Canary Tests
Canary Tests are minimal tests to quickly and automatically verify that everything you depend on is ready. You run Canary tests before other time-consuming tests, and before wasting time investigating in your code when the other tests are red. If the canary test fails, you know you have to fix something on the environments first.
This idea of Canary test is different from the Canary Deployment. In Canary Deployment you deploy to a small fraction of your users to check everything’s fine before rolling out to more users.Save time by checking what should be always OK
Canary tests check for the obvious and frequent sources of issues, such as:
- connectivity to network: firewall rules ok, ports open, proxy working fine, NAT, ping below a good threshold
- Databases and middleware are up
- disk quota for logs not almost full
- every needed login and password is valid
- installed software available in the right version: dll installed, registry set-up, environment variables set, user directories all exist, the frameworks and OS versions are fit, timezone and locale are as expected
- reference data integrity and consistency (dates, valuations…) are ok
- Database schema and audit of applied scripts are as expected
- Licences are not expired (there is usually a way to check that automatically)
Canary tests should run regularly, ideally before any expensive tests like end-to-end tests. Of course you want to run them whenever there is a trouble somewhere, before wasting time on manual investigations in your code when the expected environment is not fully available.
Even at the code level, a canary test is just a trivial test to verify that the testing framework works correctly, as mentioned by Marcus on his blog:
assertTrue(true)
Don’t forget to verify that your tests can fail too!
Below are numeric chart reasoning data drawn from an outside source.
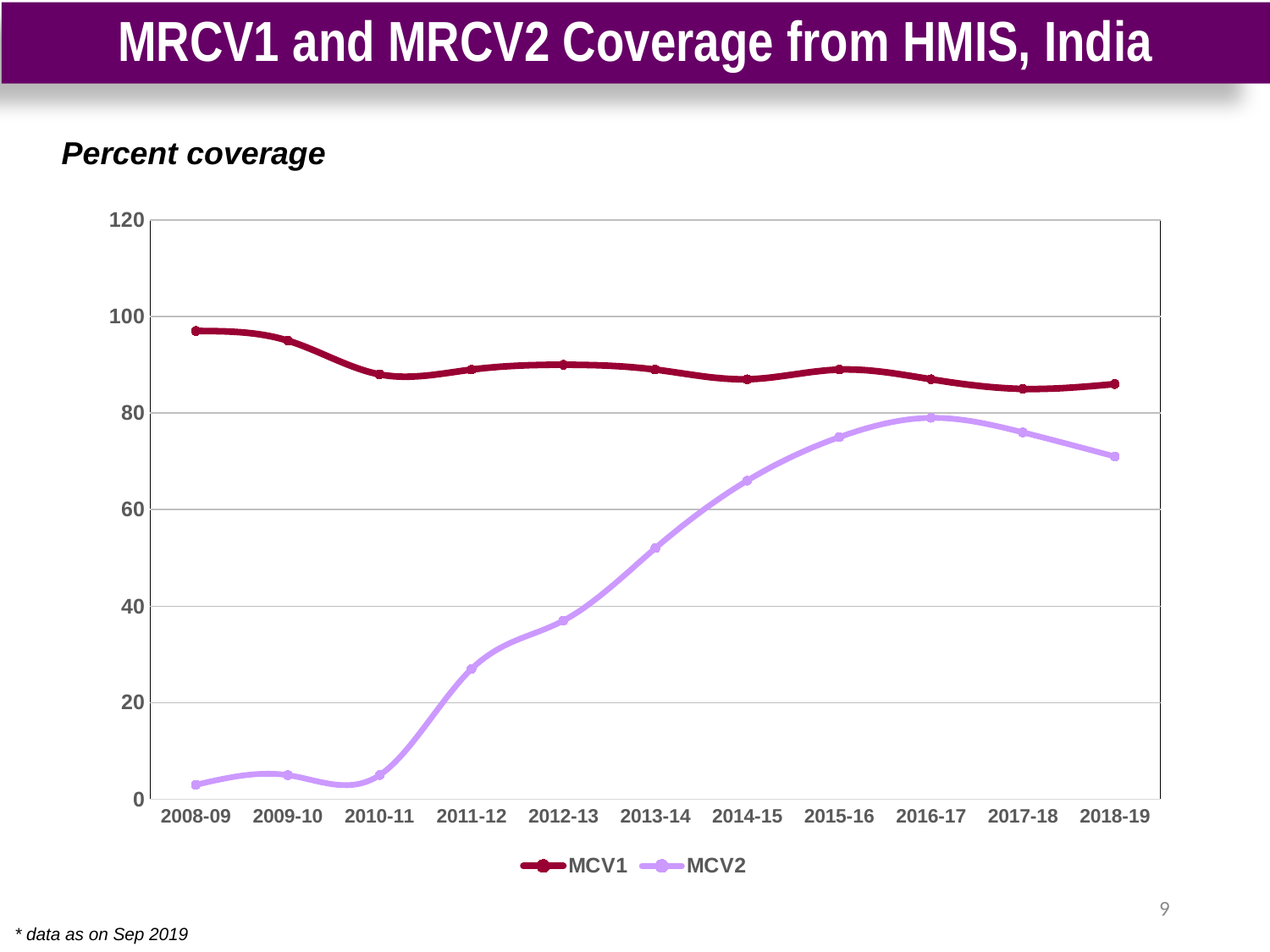
Is the MCV2 value for 2008-09 greater or less than 20? less What kind of chart is shown on the slide? Line chart Is the MCV1 value for 2008-09 greater or less than 100? less How many series does the legend list? 2 Does MCV2 coverage rise or fall from 2008-09 to 2016-17? Rise Is the MCV2 value for 2013-14 greater or less than 40? greater Which year has the highest MCV2 coverage? 2016-17 Does MCV1 coverage rise or fall from 2008-09 to 2018-19? Fall How many year categories are shown on the x axis? 11 In 2012-13, which series has the higher value, MCV1 or MCV2? MCV1 What colour is the MCV2 line in the chart? Light purple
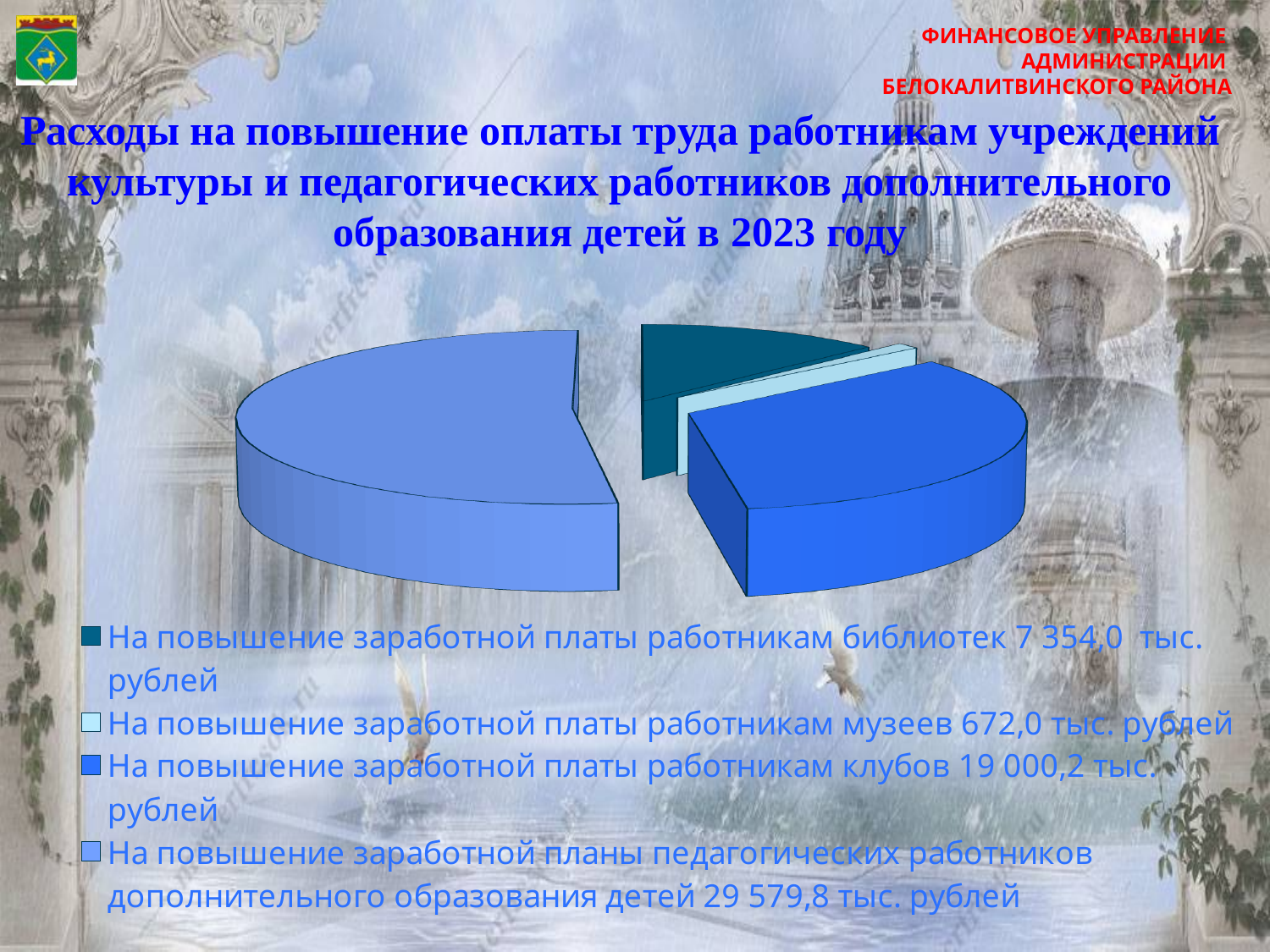
What is the amount for raising wages of library workers (работникам библиотек)? 7 354,0 тыс. рублей What kind of chart is shown on the slide? Pie chart What is the amount for raising wages of club workers (работникам клубов)? 19 000,2 тыс. рублей What is the total of all four amounts shown in the legend? 56 606,0 тыс. рублей What is the amount for raising wages of museum workers (работникам музеев)? 672,0 тыс. рублей What is the amount for raising wages of pedagogical workers of children's additional education (педагогических работников дополнительного образования детей)? 29 579,8 тыс. рублей How many slices does the pie chart have? 4 How many entries does the legend of the pie chart list? 4 Which category has the smallest amount in the pie chart? Работникам музеев Which category has the largest amount in the pie chart? Педагогических работников дополнительного образования детей Which is larger: the amount for club workers or the amount for library workers? Работникам клубов What is the difference between the amount for pedagogical workers of additional education and the amount for club workers? 10 579,6 тыс. рублей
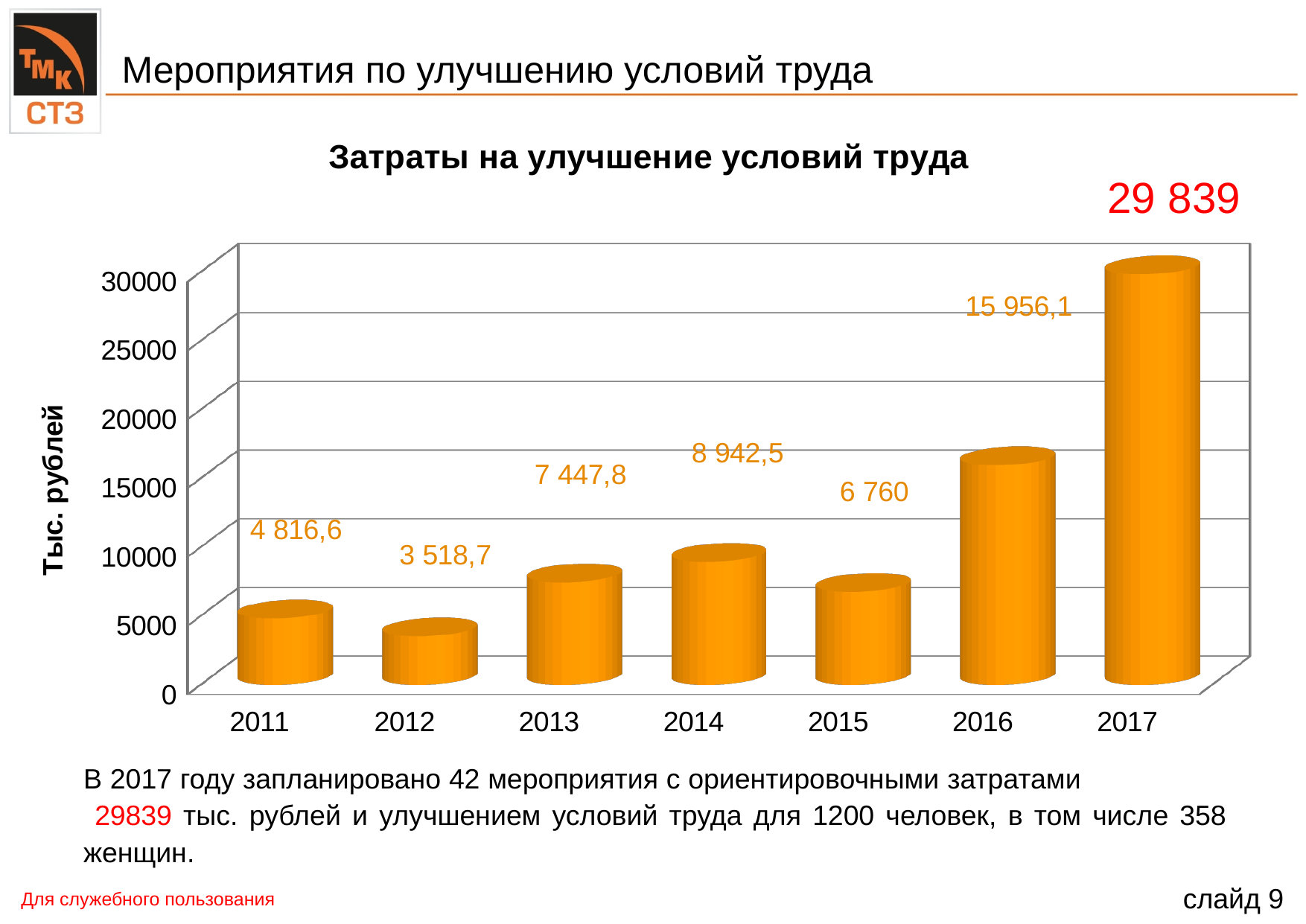
What is the label of the vertical axis of the chart? Тыс. рублей How many years are shown on the x axis of the chart? 7 Which year has the highest value in the chart? 2017 What is the value for 2016 in the chart? 15 956,1 What is the difference between the values for 2017 and 2016? 13 882,9 Which is larger, the value for 2014 or the value for 2015? 2014 What is the difference between the values for 2014 and 2013? 1 494,7 Is the value for 2016 greater or less than 15000? greater What is the value for 2013 in the chart 'Затраты на улучшение условий труда'? 7 447,8 Which year has the lowest value in the chart? 2012 What kind of chart is shown on the slide? bar chart What is the value for 2015 in the chart? 6 760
Simple and low-maintenance
The canary test tools should not assume much from the application. They must be independent from new developments to be as stable as possible. They should require little to no maintenance at all.
One way to do that in practice is to simply scan configuration files for every URL, password and just ping them one by one against a predefined time threshold. Any log path mentioned in the configuration files can be scanned and checked for the required write permissions and available disk space. Any login and password can be checked, even though this may be more complicated.
Canary tests are documentation too
Doing Canary tests may require explicit declarations of expectations, e.g. an annotation AssumedPermission(’777′) to declare the permissions required on the files referenced in the configuration files. Alternatively you may rely on a Convention Over Configuration principle. For example every
log.*.path
variable is assumed to be a log path to check against some predefined expectations like being writable and being ok with disk quota.
When you add canary tests, this automation itself is a form of documentation that makes assumption more explicit.
You could export a report of every canary test that has been ran into a readable form that can become part of your Living Documentation.